Düsseldorf (ots) - München. 20.07.07 - Das Handy wird sich als
universales Abspielgerät für Musik, Video und Fernsehen durchsetzen,
soweit sind sich die Experten am Mittwoch vormittag auf der
Euroforum-Konferenz Mobile Media 2.0 (18.19.07.2007 in München)einig.
Bislang steht die Entwicklung jedoch noch immer ganz am Anfang und
die Erfahrungen, insbesondere im Bereich der mobilen Nutzung von
Musik, (Mobile Music) sind teils enttäuschend. Eine enge
Zusammenarbeit von Netzbetreibern, Contentlieferanten und
Geräteherstellern sowie neue Wege des Online-Marketing sollen den
Endkunden die mobile Nutzung der neuen Medien schmackhaft machen.
"Die Hoffnungen der Musikindustrie in den Bereich Mobile Music
haben sich bis heute nicht erfüllt. Da passiert gar nichts", stellte
Ulrich Järkel von Sony BMG Music unumwunden fest. Mit Sorge beobachte
die Branche die drastischen Umsatzrückgänge beim Tonträgerverkauf, so
der Senior Vice President Digital & New Business Development Europe
am Mittwoch in München.
Bislang reichen die Zuwächse im digitalen Vertrieb der Musiktitel
aber längst nicht aus, um die Rückgänge im CD-Verkauf zu schließen.
"Der Konsument holt seine Musik heute da ab, wo er möchte", so
Järkel.
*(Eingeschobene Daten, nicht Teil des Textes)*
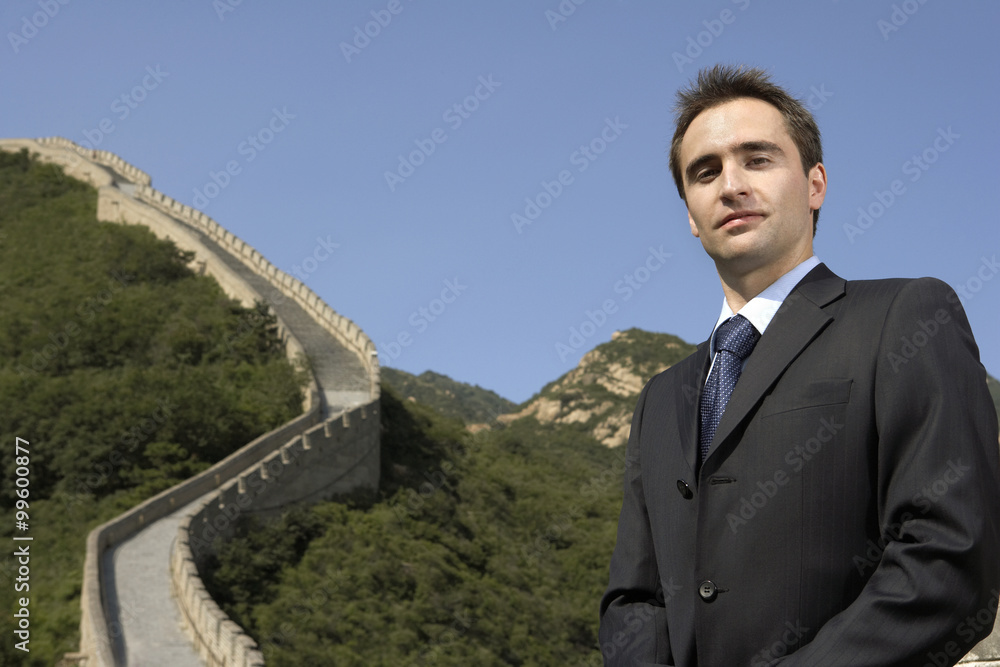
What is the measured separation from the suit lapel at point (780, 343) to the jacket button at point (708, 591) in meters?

Als Gründe für den in Europa im Vergleich zu den USA sehr
schleppenden Verkauf digitaler Inhalte, hätten die Strategen der
Branche unter anderem zu komplexe Datenpläne, mangelnde Innovationen
und zu hohe Preise ausgemacht.
Swisscom Mobile verschenkt virtuelle Telefonzellen
Neue und kreative Wege der Kommunikation und Vermarktung hat daher
der Schweizer Mobilfunkanbieter Swisscom Mobile eingeschlagen, um die
durch Web 2.0 neu entstandenen Web-Communities als neue Zielgruppen
für seine Dienstleistungen zu erschließen. "Dabei ist die
Herausforderung, sehr kleine und schnelllebige Marktsegmente mit nur
sehr geringen Margen möglichst kostengünstig zu bewerben", erklärte
Peter Trinkl, Head of Strategy & Business Development der Swisscom
Mobile AG. Um die Nutzung des mobilen Internet voran zu bringen hat
das Unternehmen im Frühjahr dieses Jahres beispielsweise mit "Kyte"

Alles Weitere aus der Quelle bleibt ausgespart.